◆ **EXERCISE**:
Search the entries below for the string "site" and copy the lines that hold it.

◆ **DATASET RECORDS**:
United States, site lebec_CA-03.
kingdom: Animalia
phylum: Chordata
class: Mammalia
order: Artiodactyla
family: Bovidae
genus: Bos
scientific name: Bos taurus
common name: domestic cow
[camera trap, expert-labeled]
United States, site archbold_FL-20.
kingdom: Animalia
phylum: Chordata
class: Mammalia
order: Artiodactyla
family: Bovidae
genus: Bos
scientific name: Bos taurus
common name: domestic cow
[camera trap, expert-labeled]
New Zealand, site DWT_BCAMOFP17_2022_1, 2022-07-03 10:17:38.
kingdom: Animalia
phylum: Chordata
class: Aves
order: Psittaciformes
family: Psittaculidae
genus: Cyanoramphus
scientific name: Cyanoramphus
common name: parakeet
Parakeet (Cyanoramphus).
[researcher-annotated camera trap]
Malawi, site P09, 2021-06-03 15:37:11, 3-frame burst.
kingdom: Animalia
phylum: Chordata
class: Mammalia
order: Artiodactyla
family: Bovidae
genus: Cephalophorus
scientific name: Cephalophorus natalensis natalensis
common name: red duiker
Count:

◆ **PROBLEM SOLUTION**:
United States, site lebec_CA-03.
United States, site archbold_FL-20.
New Zealand, site DWT_BCAMOFP17_2022_1, 2022-07-03 10:17:38.
Malawi, site P09, 2021-06-03 15:37:11, 3-frame burst.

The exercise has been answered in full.